_TASK TO COMPLETE_.
Render the records below as a Markdown table with the columns "Row" and "Caption", numbering each row and skipping any record without text. Do not include the pictures.

........

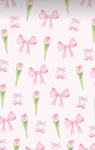 Ellies Clothing Shop<3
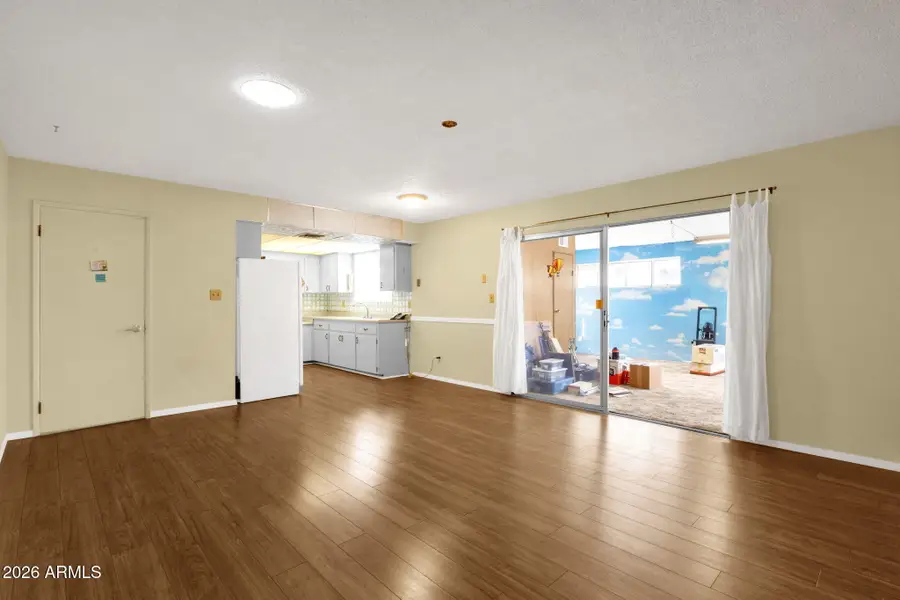 2052 N 78th Street, Scottsdale, AZ 85257 - #3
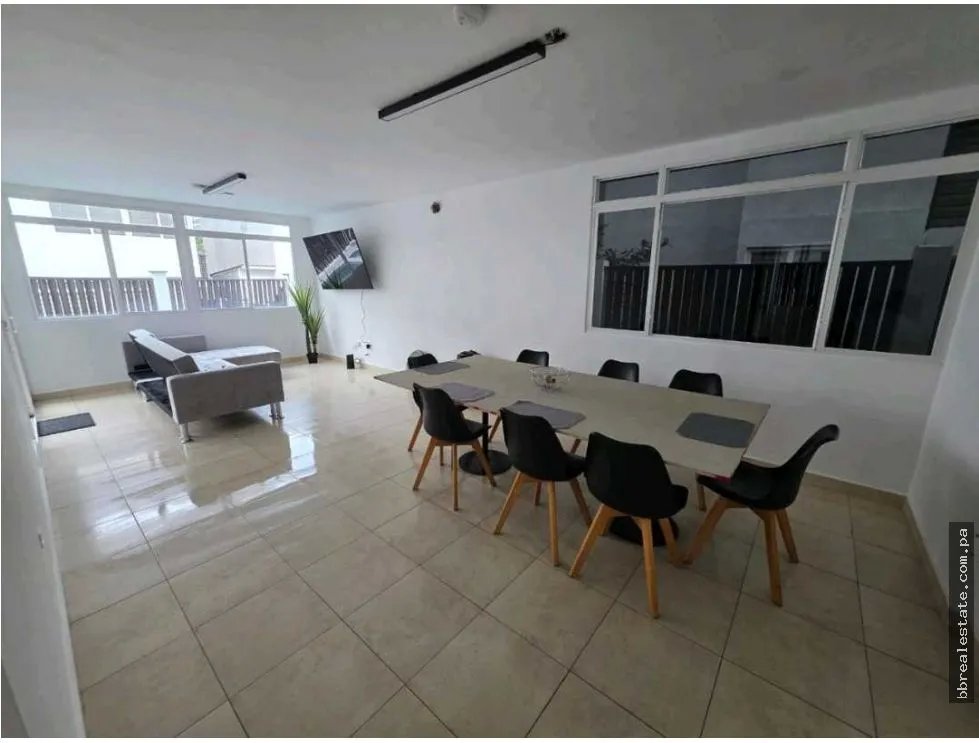 Venta de Casa en PH Paradise Point, Coronado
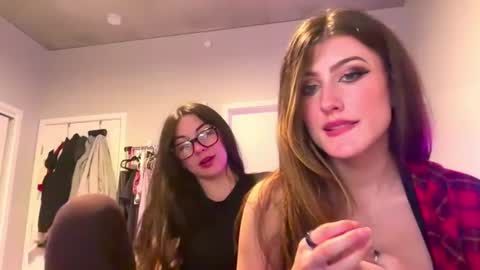 Bria online show from July 2, 10:49 am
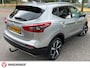 Nissan Qashqai 1.2 Tekna + Pannodak Leer Bovag rijklaarprijs !!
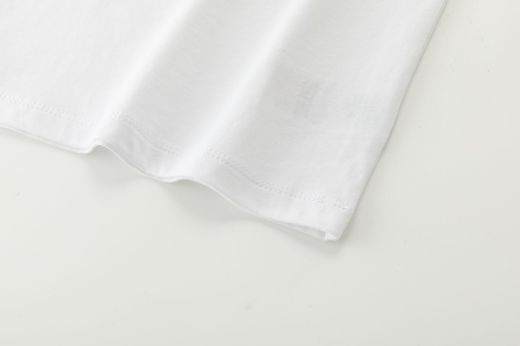 Imagen de Camiseta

........

_EXERCISE OUTPUT_.
| Row | Caption |
|---|---|
| 1 |  Ellies Clothing Shop<3 |
| 2 |  2052 N 78th Street, Scottsdale, AZ 85257 - #3 |
| 3 |  Venta de Casa en PH Paradise Point, Coronado |
| 4 |  Bria online show from July 2, 10:49 am |
| 5 |  Nissan Qashqai 1.2 Tekna + Pannodak Leer Bovag rijklaarprijs !! |
| 6 |  Imagen de Camiseta |